I have always valued feminism, though I would not have called it that until I was in my early twenties. My mother ended up divorced at 40 with nothing but a high school diploma and 20 years of “homemaking” under her belt, which made providing for her three children quite difficult. She always made sure my sisters and I knew that we were going to go to college and be able to take care of ourselves. She never wanted us to be in her situation, so she made sure we knew we were capable of doing anything we wanted, as long as we worked hard. As a result, I took for granted that I could do anything a man could do, and remember being upset with some school boys who didn’t think so.

Once I was a little older, though, I realized the world at large tended to agree with those ridiculous school boys. When I began college, a friend shared books and articles about feminism with me. These writers were all saying the things I had been saying for years: essentially, that gender shouldn’t matter; being male or female should not be the deciding factor in what kinds of rights or opportunities a person was afforded. I realized I had been talking about feminism all along. I knew I wanted to learn more about this feminism thing, so I enrolled in a Sociology of Gender class and was so interested in learning about gender as a performance and the different waves of feminism. I devoured every blog I could find and soon learned that feminism extends so far past “girls can do what boys can, too.”

I have learned so much from seeking out feminism, and really feel it has helped me become a better, more open and accepting person. Several years later, I still gobble up anything related to feminism. I absolutely love seeing things like the Women’s March put on display all the different pathways feminism continues to take and just how many issues feminists are tackling.
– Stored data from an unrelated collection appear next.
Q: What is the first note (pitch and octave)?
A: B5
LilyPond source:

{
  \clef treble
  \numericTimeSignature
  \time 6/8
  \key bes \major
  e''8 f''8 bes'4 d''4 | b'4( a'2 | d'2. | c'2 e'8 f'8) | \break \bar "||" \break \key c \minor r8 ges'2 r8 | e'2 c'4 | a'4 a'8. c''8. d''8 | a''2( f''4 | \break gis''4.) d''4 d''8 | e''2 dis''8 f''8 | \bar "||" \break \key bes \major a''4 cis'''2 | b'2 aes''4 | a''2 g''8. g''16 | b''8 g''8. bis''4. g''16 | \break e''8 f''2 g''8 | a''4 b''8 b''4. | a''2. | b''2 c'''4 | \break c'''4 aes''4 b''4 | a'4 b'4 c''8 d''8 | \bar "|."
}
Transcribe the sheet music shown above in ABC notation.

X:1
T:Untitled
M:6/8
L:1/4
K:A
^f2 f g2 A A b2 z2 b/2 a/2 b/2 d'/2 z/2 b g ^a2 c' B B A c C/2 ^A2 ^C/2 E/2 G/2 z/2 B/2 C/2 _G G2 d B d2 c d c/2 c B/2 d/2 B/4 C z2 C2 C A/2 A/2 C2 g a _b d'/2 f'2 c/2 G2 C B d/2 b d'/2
As for my experience with feminism as a critical theory, I have already taken a course called Feminisms and Rhetorics; so, I have some experience reading many of the authors we are assigned for this class, but I am so excited to read and learn even more.  Critical Theory was the only class I still needed to graduate, so I actually enrolled in this course before I knew that it was going to be centered around feminism.  I was positively giddy upon hearing that the course would be Feminist Critical Theory. Seeing a man who had openly admitted to sexual assault elected President shocked me, and I realized Feminism’s work is definitely not done. So, the course felt timely (unfortunately, this probably always feels true).


As for my experiences with privilege and discrimination, I never really thought about my privilege until college, which is perhaps indicative of how privileged I really was. We played a game in one of my classes that started with everyone in class standing side-by-side, facing the front of the room.  The instructor then asked us to take a step forward if we had been born a white male. Then, she’d say take a step back if you have either a visible or invisible disability. Take a step forward if you graduated high school, one back if you ever felt unsafe walking home alone. At the end of the “game,” we could all see how some of us were clearly ahead and some behind. This was my first real experience thinking about privilege, and I am so glad this instructor had us do this.  It still serves as visual reminder for me about how even though I have had my own struggles, I still started the race off ahead of many people.

With this course, I am hoping to learn more in-depth the history of feminism, and see what it might can tell us about the future of feminism. I am also looking forward to extending my knowledge beyond White Feminism™. And I’d be lying if I said I wasn’t hoping to gain knowledge simply to have it at the ready to shut down those ridiculous school boys all grown up.